Remember that popular girl on Instagram with over 100,000 followers? Notice how she posed prettily in one of many photos, with xxx brand’s products placed strategically (but subtly, of course)?

That, fellow friends, is just one example of influencer marketing.

A decade ago, influencer marketing didn’t have this much influence or scope. Today, its demand has skyrocketed. Here’s the breakdown of it has changed today.

Greater Success Than Other Popular Marketing Channels

Regarded as the fastest-growing customer-acquisition channel, it ranks above email marketing, paid search and organic search.

They are frankly by no means inexpensive (you might gag at some prices quoted by more famous KOLs), but there are many long-term benefits associated with them.

When done correctly, this marketing form can boost sales conversions, customer retention, brand recall, and be cost-effective, in fact.

What’s more, an increasing number of brands are jumping on the bandwagon.
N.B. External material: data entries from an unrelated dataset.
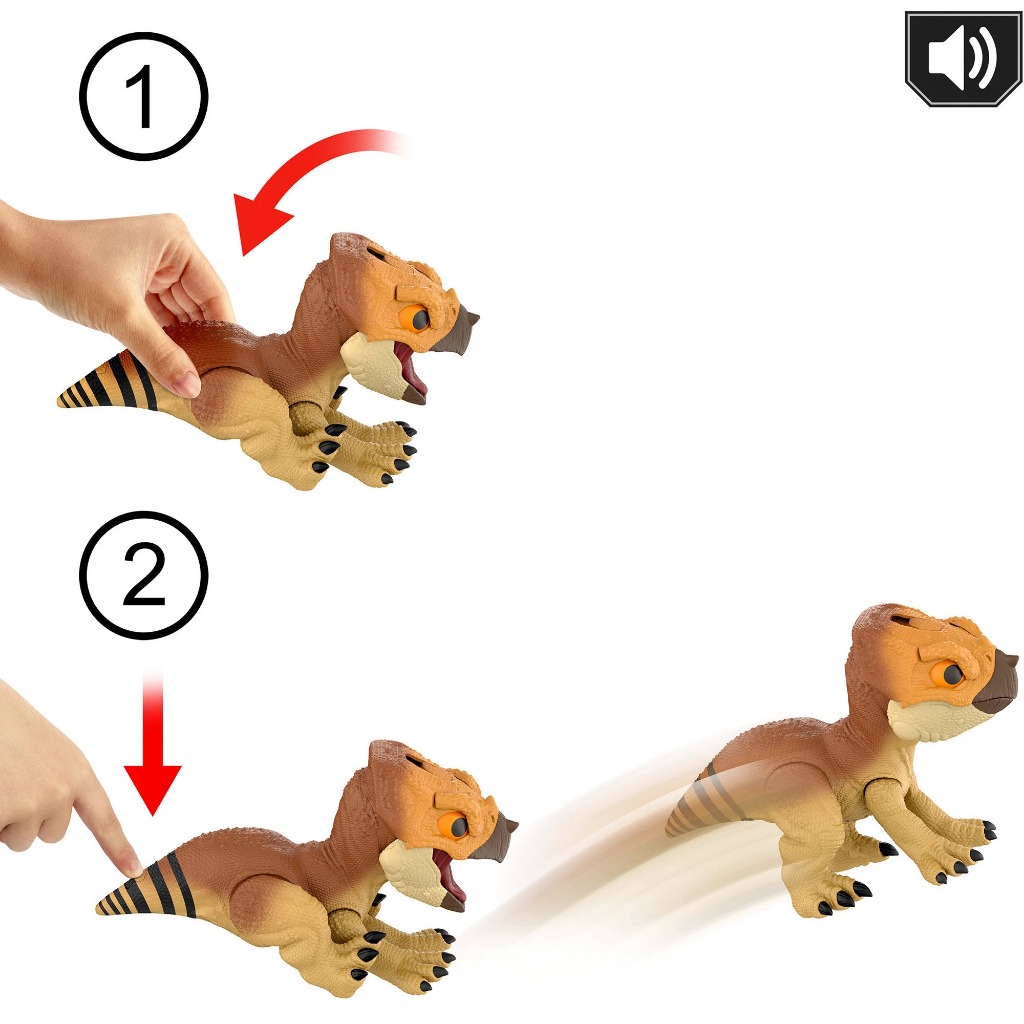 1

2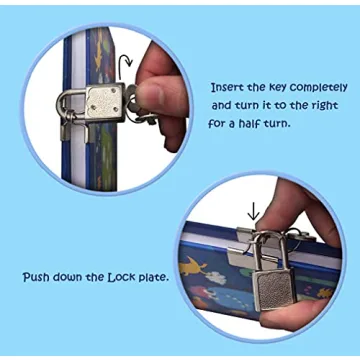 Insert the key completely and turn it to the right for a half turn.

Push down the Lock plate.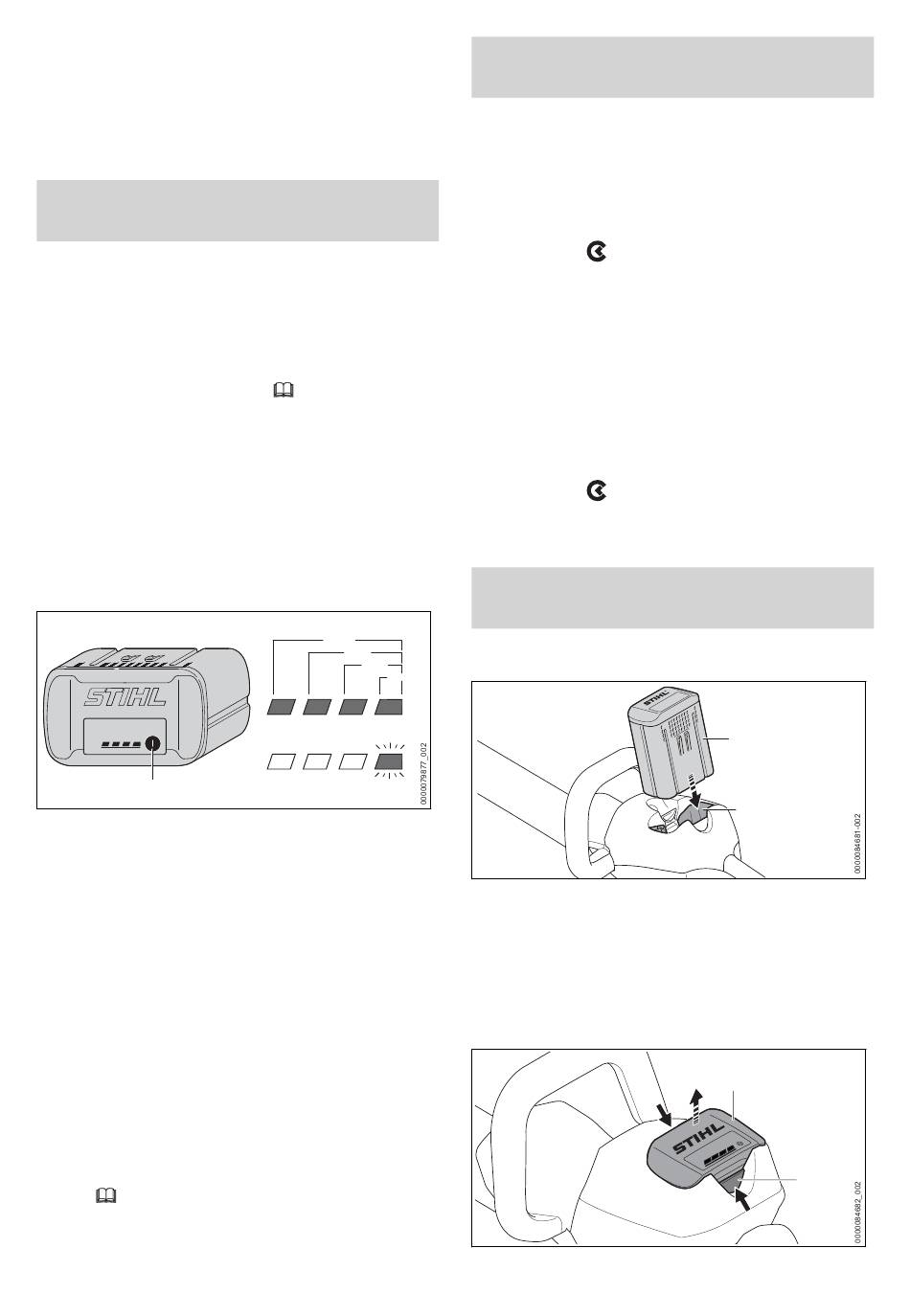 STIHL

0000079877_002

STIHL

0000084681-002

STIHL

0000084682_002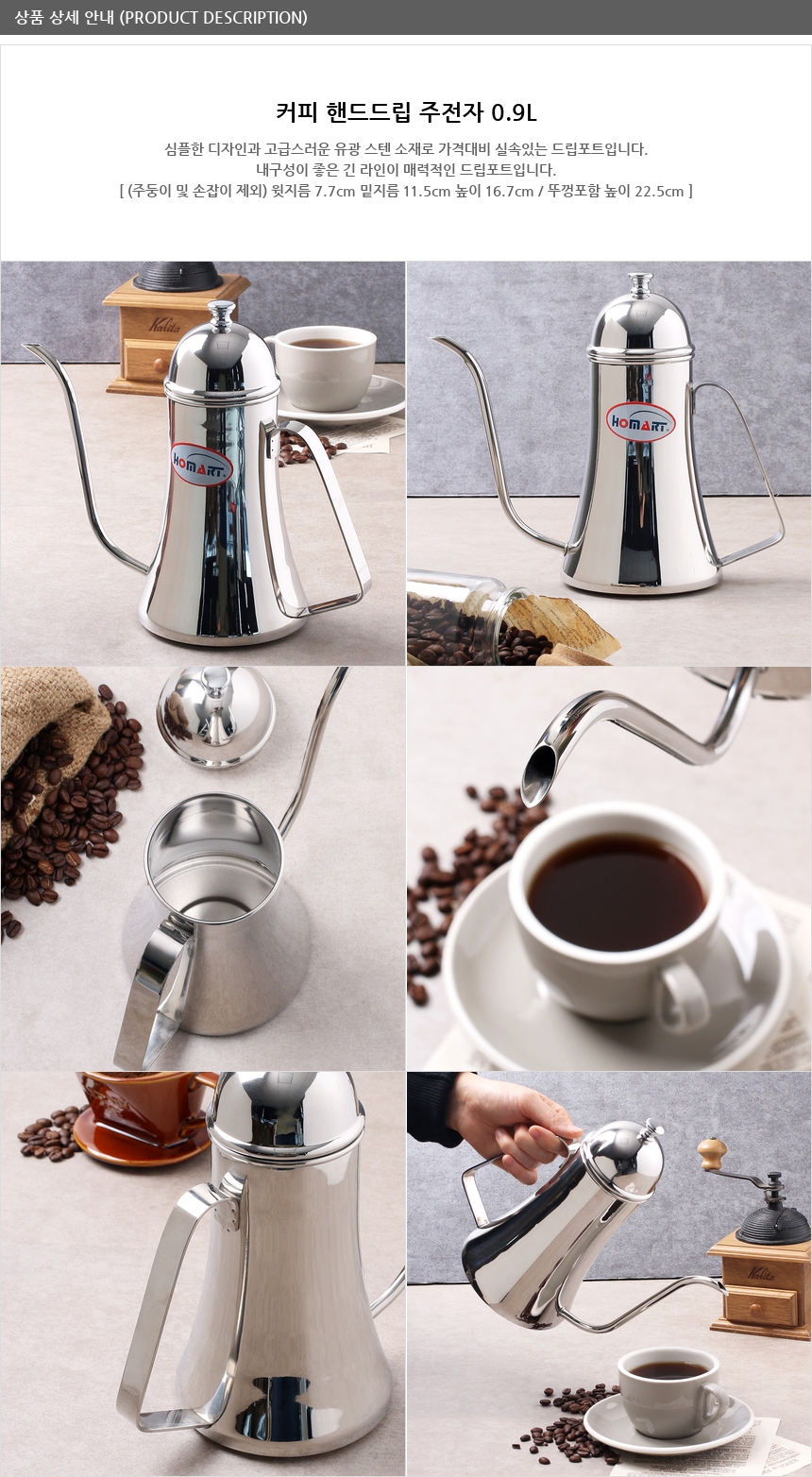 상품 상세 안내 (PRODUCT DESCRIPTION)

커피 핸드드립 주전자 0.9L

심플한 디자인과 고급스러운 유광 스텐 소재로 가격대비 실속있는 드립포트입니다.
내구성이 좋은 긴 라인이 매력적인 드립포트입니다.
[ (주둥이 및 손잡이 제외) 윗지름 7.7cm 밑지름 11.5cm 높이 16.7cm / 뚜껑포함 높이 22.5cm ]

Kalita

HOMART

HOMART

Kalita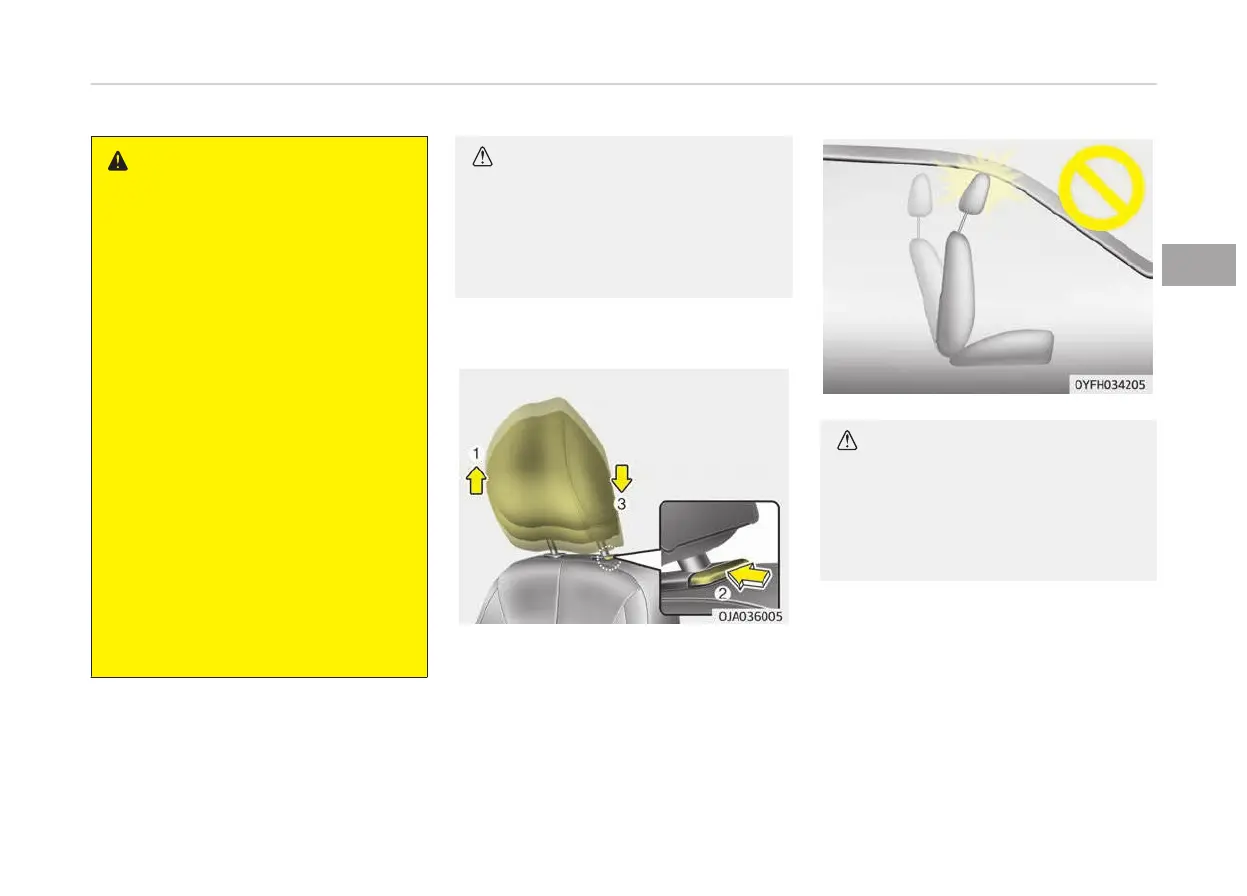 1

3

2

OJA036005

OYFH034205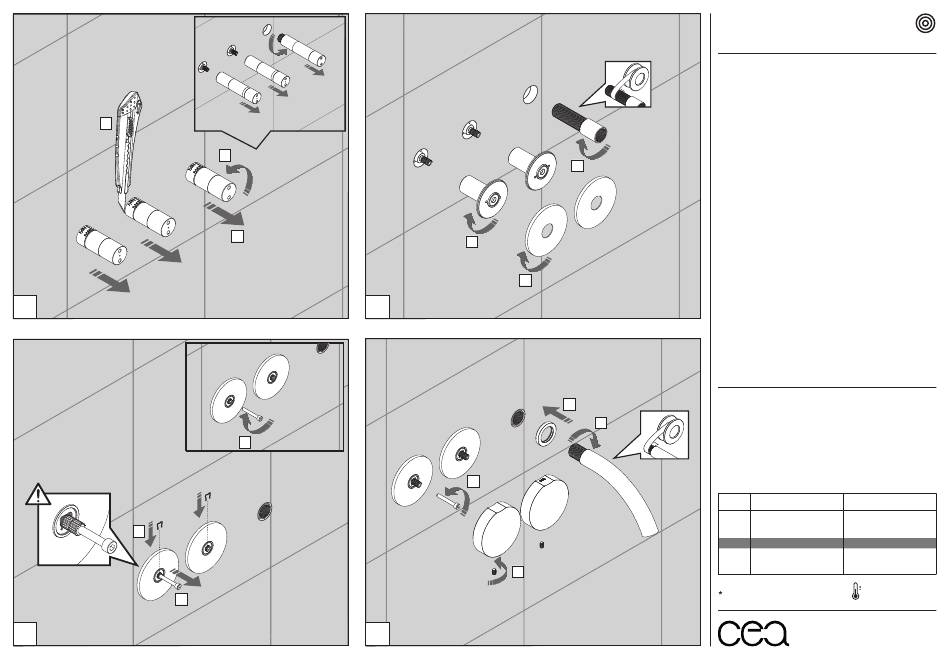 *

cea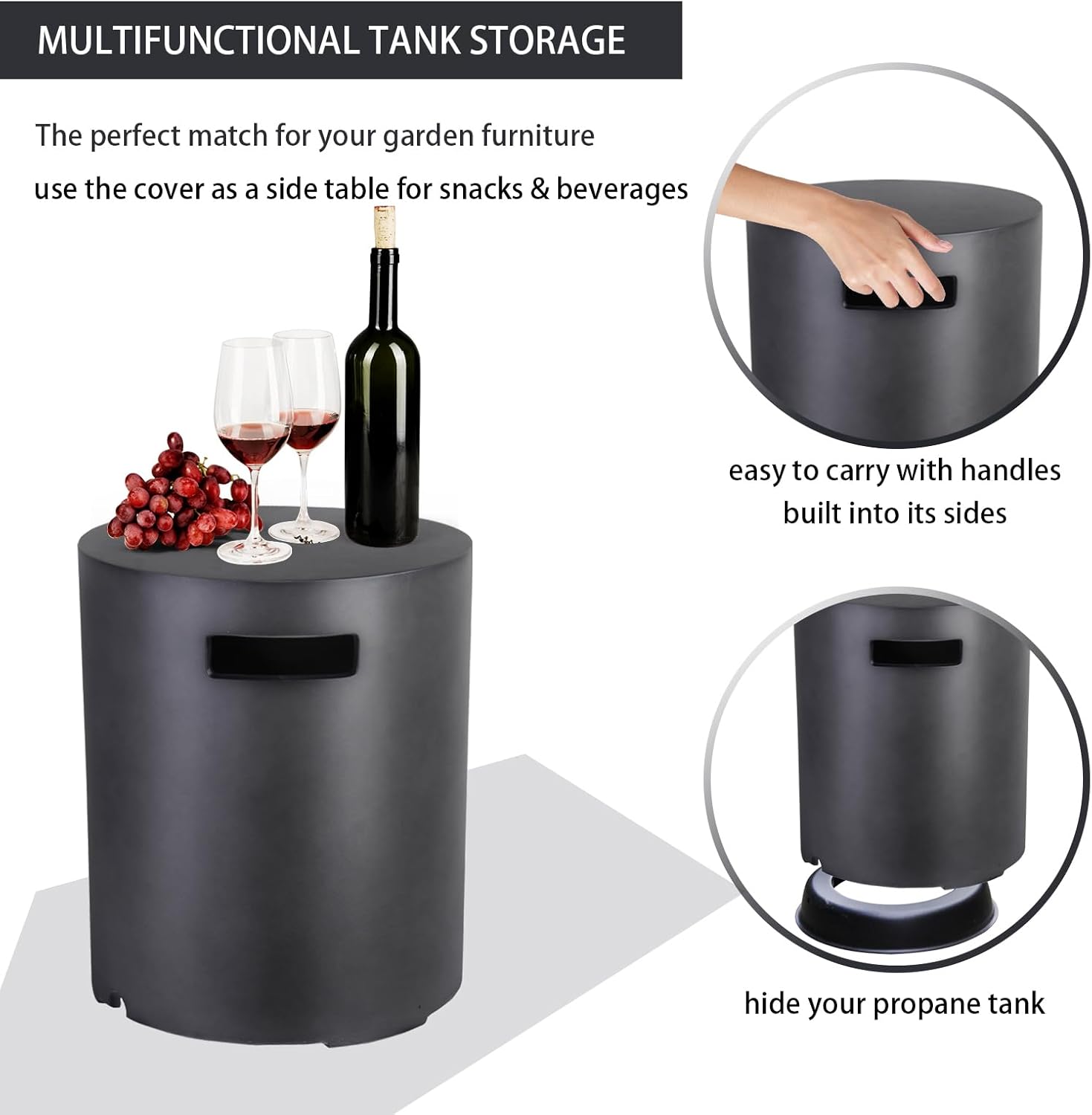 MULTIFUNCTIONAL TANK STORAGE

The perfect match for your garden furniture

use the cover as a side table for snacks & beverages

easy to carry with handles built into its sides

hide your propane tank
In 2017, Forbes revealed that 84% of marketers intended to work with influencers over the course of the year.

Move Over for the Millennials

Millennials are the next generation of consumers. And not every industry can create significant appeal to this group of people, such as luxury cars. However, through influencer marketing, it was made possible for one.

These millennials are the ones who go online and make their purchases there often. They centre their lives around technology and are therefore very relaxed around it.

What’s more, a whopping 70% of teen YouTube subscribers trust an influencer over traditional marketing channels. Therefore, it is important to be able to reach out to them.

It gets even better: you might think that influencers can only reach out to these millennials. The truth? Influencer marketing can reel in older generations who grew up around traditional forms of advertising.

The Rise of Micro-Influencers

It’s no longer just about snagging influencers with the greatest followers, likes, or media invites. Micro-influencers with much smaller social followings, as low as a few hundred, are equally as capable in creating quality content for brands.

It’s also interesting to note that micro-influences have a greater engagement rate than mega-influencers. The smaller the fan base, the higher the rate. This is likely attributed to a more intimate following with more real and customised content.